[begin Document]
# QUESTION- 1980's, sex, drugs, violence.  Would you watch?



## Croat32 (Dec 18, 2010)

For the past few weeks, I have been in the process of writing a show, or "series."  I haven't actually written an episode yet, but I have summarized a few seasons up, and have most of the main characters described.  I'm wondering if this idea were to make it big, if anybody would actually watch it or take any interest in it.

I've been calling it "Big City Living."  Two guys, who grew up together in San Diego, California, move to Las Vegas a few years after graduating high school.  This all takes place in the 1980's.  (Roughly 1985-1989).  The point of their big move was their attempt to make it "big" in the world.  They both start off working small time jobs, like in coffee shops, and fast food joints.  However, the main character, Tyler, begins holding and moving illegal drugs for his friend at work.  Owen, the other main character, starts to help, and to make an extremely long story short, the two hook up with a Russian drug lord, and become "unofficial" members of the Russian mob in Las Vegas.

The show is all about 1980's culture, violence, sex, and even though it sounds bad, drugs.  I've been asking around a lot lately, and I was wondering who would possibly take interest in this series.  Now I'm only 17-years old.  I wasn't even alive during the 80's, but since I was a little kid, I've taken great interest in that decade, (mostly due to both of my parents growing up in that era).  So it's obvious that A LOT of research will need to be done...  

Most people I've talked to said that it sounded really cool, but would take a lot of work.  Like I said, I have a few seasons summarized, and the character descriptions of the first two seasons, but I haven't actually written an episode yet...  So I would greatly appreciate if you guys would give me an HONEST opinion of what you thought.  Feel free to give any advice, or tips. 

Thank you!


----------



## garza (Dec 18, 2010)

I'm sorry. It dosen't fly unless you have tons of back story to explain how the Russians displaced the spiritual heirs of Bugsy Siegel and Meyer Lansky. (Portrayed as Moe Greene and Hyman Roth in Godfather and Godfather II.)


----------



## Croat32 (Dec 18, 2010)

garza said:


> I'm sorry. It dosen't fly unless you have tons of back story to explain how the Russians displaced the spiritual heirs of Bugsy Siegel and Meyer Lansky. (Portrayed as Moe Greene and Hyman Roth in Godfather and Godfather II.)
[end Document]
Exercise objective
Write down, word for word, the part of the thread that begins at the words "For the past" and stops after "interest in it.". The material after this point comes from a different source than the thread.
[begin Data supplied]
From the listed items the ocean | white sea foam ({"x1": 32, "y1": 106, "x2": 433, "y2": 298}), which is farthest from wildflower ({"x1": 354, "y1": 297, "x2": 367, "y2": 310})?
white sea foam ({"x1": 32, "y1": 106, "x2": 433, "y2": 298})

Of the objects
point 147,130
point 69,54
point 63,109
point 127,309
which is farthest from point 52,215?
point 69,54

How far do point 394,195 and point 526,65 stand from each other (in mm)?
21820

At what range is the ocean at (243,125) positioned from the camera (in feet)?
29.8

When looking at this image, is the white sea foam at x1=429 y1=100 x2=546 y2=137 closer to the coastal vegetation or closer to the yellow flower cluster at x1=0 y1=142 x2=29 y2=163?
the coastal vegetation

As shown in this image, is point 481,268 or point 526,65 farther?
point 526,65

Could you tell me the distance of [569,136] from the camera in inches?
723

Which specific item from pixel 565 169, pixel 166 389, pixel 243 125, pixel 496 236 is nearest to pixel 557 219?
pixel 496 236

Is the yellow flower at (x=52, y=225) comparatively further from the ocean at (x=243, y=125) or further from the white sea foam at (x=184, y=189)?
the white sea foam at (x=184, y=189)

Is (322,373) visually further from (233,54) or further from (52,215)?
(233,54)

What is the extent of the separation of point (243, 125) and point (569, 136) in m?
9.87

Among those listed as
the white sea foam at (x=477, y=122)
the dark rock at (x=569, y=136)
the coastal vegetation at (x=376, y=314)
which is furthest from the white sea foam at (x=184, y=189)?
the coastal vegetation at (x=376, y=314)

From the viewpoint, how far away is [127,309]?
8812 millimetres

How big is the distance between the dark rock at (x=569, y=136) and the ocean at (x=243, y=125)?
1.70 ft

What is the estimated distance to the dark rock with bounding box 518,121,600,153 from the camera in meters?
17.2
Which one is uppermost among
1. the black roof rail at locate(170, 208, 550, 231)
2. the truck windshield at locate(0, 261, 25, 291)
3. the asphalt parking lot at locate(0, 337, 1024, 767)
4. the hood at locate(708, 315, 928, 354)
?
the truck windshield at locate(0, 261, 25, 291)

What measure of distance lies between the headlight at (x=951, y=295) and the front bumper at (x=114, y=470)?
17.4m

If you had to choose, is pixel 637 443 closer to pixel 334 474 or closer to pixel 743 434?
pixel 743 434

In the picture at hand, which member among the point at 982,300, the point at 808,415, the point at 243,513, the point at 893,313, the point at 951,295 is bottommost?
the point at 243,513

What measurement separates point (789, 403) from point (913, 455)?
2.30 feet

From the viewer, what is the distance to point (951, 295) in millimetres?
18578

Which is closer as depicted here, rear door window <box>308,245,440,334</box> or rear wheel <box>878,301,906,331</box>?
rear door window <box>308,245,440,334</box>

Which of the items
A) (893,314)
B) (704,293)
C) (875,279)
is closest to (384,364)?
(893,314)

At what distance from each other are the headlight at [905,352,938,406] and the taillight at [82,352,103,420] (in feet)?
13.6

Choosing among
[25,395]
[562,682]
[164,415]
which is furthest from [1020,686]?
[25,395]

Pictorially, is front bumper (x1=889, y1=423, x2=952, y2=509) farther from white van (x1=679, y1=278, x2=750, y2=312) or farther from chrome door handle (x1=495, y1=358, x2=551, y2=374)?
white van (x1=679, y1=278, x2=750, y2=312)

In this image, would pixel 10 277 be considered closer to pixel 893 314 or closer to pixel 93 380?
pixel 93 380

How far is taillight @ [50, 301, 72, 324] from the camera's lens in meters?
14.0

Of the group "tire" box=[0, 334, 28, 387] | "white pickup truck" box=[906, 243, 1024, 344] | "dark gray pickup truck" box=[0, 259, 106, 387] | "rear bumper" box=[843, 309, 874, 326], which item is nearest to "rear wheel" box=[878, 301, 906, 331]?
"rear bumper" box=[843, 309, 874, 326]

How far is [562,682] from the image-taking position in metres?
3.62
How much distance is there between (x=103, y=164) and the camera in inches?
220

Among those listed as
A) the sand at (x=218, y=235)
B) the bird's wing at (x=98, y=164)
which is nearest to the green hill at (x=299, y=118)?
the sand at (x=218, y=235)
[end Data supplied]
The output
For the past few weeks, I have been in the process of writing a show, or "series."  I haven't actually written an episode yet, but I have summarized a few seasons up, and have most of the main characters described.  I'm wondering if this idea were to make it big, if anybody would actually watch it or take any interest in it.